KmerAlphabet#

class KmerAlphabet(words: tuple[StrOrBytes, ...], monomers: CharAlphabet[StrOrBytes], k: int, gap: StrOrBytes | None = None, missing: StrOrBytes | None = None)#

k-mer alphabet represents complete non-monomer alphabets

Attributes:
gap_char
gap_index
missing_char
missing_index
moltype
motif_len
num_canonical

Methods

count(value, /)

Return number of occurrences of value.

from_index(kmer_index)

decodes an integer into a k-mer

from_indices(kmer_indices[, independent_kmer])

converts array of k-mer indices into an array of monomer indices

from_rich_dict(data)

returns an instance from a serialised dictionary

index(value[, start, stop])

Return first index of value.

is_valid(seq)

seq is valid for alphabet

to_index(seq)

encodes a k-mer as a single integer

to_indices(seq[, independent_kmer])

returns a sequence of k-mer indices

to_json()

returns a serialisable string

to_rich_dict([for_pickle])

returns a serialisable dictionary

with_gap_motif([include_missing])

returns a new KmerAlphabet with the gap motif added

Notes

Differs from SenseCodonAlphabet case by representing all possible permutations of k-length of the provided monomer alphabet. More efficient mapping between integers and k-length strings

count(value, /)#

Return number of occurrences of value.

from_index(kmer_index: int) ndarray[tuple[int, ...], dtype[integer]]#

decodes an integer into a k-mer

from_indices(kmer_indices: ndarray[tuple[int, ...], dtype[integer]], independent_kmer: bool = True) ndarray[tuple[int, ...], dtype[integer]]#

converts array of k-mer indices into an array of monomer indices

Parameters:
kmer_indices

a sequence of k-mer indices

independent_kmer

whether the k-mers are overlapping or not _description_

classmethod from_rich_dict(data: dict[str, Any]) KmerAlphabet[StrOrBytes]#

returns an instance from a serialised dictionary

property gap_char: StrOrBytes | None#
property gap_index: int | None#
index(value, start=0, stop=sys.maxsize, /)#

Return first index of value.

Raises ValueError if the value is not present.

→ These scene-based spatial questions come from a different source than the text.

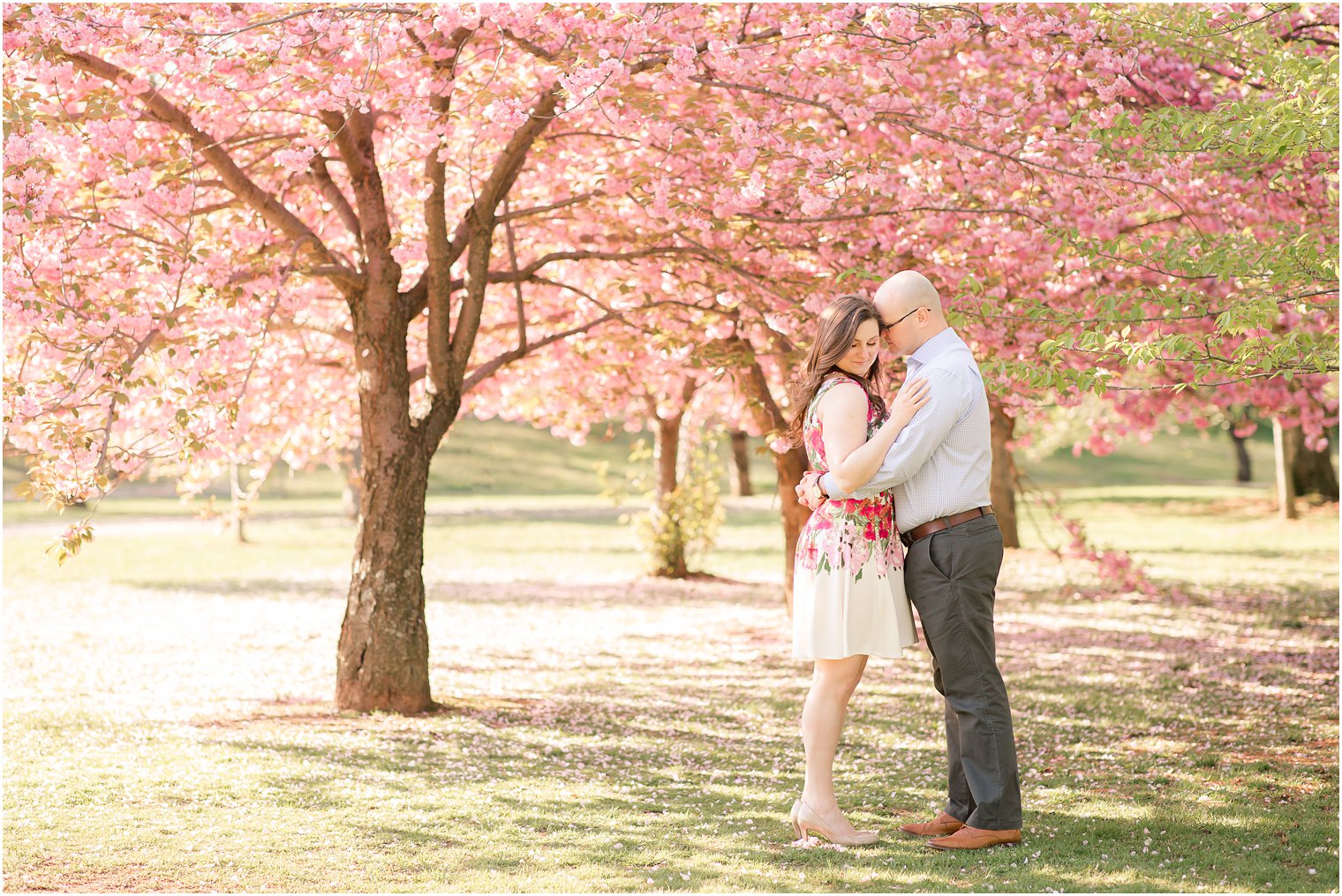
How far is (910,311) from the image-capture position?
15.9ft

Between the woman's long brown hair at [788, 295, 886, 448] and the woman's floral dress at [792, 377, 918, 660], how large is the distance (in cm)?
6

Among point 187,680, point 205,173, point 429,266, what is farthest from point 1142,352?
point 187,680

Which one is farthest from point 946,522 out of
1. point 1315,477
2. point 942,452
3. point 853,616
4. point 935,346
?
point 1315,477

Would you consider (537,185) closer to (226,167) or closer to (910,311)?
(226,167)

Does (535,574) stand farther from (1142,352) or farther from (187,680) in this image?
(1142,352)

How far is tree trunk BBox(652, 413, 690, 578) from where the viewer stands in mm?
17375

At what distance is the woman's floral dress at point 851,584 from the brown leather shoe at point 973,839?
2.37 ft

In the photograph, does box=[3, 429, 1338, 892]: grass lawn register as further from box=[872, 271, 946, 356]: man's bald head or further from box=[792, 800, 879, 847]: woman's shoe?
box=[872, 271, 946, 356]: man's bald head

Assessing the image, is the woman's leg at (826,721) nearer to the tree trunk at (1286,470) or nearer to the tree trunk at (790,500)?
the tree trunk at (790,500)

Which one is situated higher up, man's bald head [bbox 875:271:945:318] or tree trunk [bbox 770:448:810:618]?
man's bald head [bbox 875:271:945:318]

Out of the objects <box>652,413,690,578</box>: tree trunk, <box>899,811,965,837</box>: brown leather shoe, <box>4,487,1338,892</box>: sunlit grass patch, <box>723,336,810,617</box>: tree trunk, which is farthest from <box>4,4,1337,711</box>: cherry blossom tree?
<box>652,413,690,578</box>: tree trunk

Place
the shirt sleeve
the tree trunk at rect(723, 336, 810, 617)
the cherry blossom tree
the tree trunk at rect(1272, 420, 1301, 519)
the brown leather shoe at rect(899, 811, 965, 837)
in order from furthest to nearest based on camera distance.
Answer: the tree trunk at rect(1272, 420, 1301, 519)
the tree trunk at rect(723, 336, 810, 617)
the cherry blossom tree
the brown leather shoe at rect(899, 811, 965, 837)
the shirt sleeve

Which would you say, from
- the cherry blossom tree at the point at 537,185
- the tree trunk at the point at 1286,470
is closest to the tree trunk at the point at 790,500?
the cherry blossom tree at the point at 537,185

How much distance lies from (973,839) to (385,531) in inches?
177
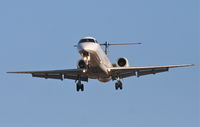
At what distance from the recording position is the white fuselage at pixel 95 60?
31438mm

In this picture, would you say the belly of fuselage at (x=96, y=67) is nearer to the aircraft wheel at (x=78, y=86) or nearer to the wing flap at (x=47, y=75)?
the aircraft wheel at (x=78, y=86)

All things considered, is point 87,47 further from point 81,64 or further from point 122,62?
point 122,62

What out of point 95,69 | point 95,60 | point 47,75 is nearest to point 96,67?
point 95,69

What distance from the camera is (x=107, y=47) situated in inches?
1566

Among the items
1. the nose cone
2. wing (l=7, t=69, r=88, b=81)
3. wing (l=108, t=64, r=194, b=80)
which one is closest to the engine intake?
wing (l=7, t=69, r=88, b=81)

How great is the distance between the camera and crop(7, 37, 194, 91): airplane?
31.7 m

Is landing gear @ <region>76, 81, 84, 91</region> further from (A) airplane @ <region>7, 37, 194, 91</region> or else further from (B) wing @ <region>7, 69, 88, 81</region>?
(B) wing @ <region>7, 69, 88, 81</region>

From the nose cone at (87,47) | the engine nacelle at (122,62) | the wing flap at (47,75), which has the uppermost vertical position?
the nose cone at (87,47)

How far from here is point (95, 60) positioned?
3184cm

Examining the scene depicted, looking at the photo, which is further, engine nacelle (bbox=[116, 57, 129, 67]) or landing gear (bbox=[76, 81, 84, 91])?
engine nacelle (bbox=[116, 57, 129, 67])

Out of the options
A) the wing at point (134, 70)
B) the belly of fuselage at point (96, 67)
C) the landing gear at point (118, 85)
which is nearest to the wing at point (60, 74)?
the belly of fuselage at point (96, 67)

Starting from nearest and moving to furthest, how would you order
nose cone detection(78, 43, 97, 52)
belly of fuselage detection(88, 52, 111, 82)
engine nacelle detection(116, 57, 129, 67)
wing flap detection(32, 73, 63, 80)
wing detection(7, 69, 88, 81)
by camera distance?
nose cone detection(78, 43, 97, 52) < belly of fuselage detection(88, 52, 111, 82) < wing detection(7, 69, 88, 81) < wing flap detection(32, 73, 63, 80) < engine nacelle detection(116, 57, 129, 67)

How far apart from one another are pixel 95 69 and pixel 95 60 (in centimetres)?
71

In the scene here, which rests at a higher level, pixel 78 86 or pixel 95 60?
pixel 95 60
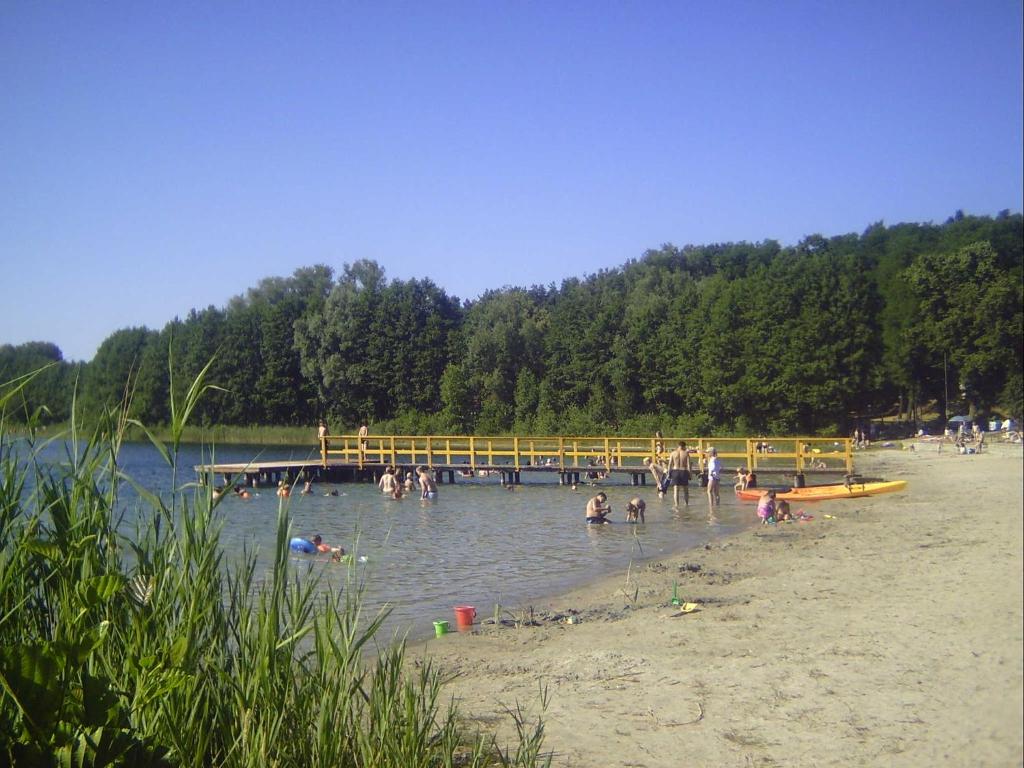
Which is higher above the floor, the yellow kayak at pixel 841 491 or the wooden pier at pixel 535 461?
the wooden pier at pixel 535 461

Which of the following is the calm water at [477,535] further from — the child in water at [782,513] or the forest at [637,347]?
the forest at [637,347]

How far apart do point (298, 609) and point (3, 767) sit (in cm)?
119

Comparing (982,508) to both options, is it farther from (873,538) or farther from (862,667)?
(862,667)

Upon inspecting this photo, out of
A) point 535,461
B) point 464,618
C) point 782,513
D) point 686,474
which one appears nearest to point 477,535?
point 782,513

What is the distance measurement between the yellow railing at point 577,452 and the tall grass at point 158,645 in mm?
25184

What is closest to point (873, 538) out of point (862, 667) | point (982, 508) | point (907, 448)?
point (982, 508)

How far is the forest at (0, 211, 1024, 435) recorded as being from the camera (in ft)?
34.0

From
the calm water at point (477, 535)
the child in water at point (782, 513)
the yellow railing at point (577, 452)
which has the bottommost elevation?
the calm water at point (477, 535)

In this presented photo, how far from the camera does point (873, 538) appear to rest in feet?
49.8

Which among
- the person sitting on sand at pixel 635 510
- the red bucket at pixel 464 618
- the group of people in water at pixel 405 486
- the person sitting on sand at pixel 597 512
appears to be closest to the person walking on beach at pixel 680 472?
the person sitting on sand at pixel 635 510

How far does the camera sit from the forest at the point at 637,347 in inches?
408

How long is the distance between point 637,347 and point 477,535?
106 ft

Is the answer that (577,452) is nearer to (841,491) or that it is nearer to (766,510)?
(841,491)

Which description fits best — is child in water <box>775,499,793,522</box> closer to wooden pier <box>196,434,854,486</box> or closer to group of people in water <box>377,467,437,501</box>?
wooden pier <box>196,434,854,486</box>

is_valid(seq: str | bytes | ndarray[tuple[int, ...], dtype[integer]]) bool#

seq is valid for alphabet

Parameters:
seq

a numpy array of integers

Notes

This will raise a TypeError for string or bytes. Using to_indices() to convert those ensures a valid result.

property missing_char: StrOrBytes | None#
property missing_index: int | None#
property moltype: MolType[StrOrBytes] | None#
property motif_len: int#
property num_canonical: int#
to_index(seq: str | bytes | ndarray[tuple[int, ...], dtype[integer]]) int#

encodes a k-mer as a single integer

Parameters:
seq

sequence to be encoded, can be either a string or numpy array

overlapping

if False, performs operation on sequential k-mers, e.g. codons

Notes

If self.gap_char is defined, then the following rules apply: returns num_states**k if a k-mer contains a gap character, otherwise returns num_states**k + 1 if a k-mer contains a non-canonical character. If self.gap_char is not defined, returns num_states**k for both cases.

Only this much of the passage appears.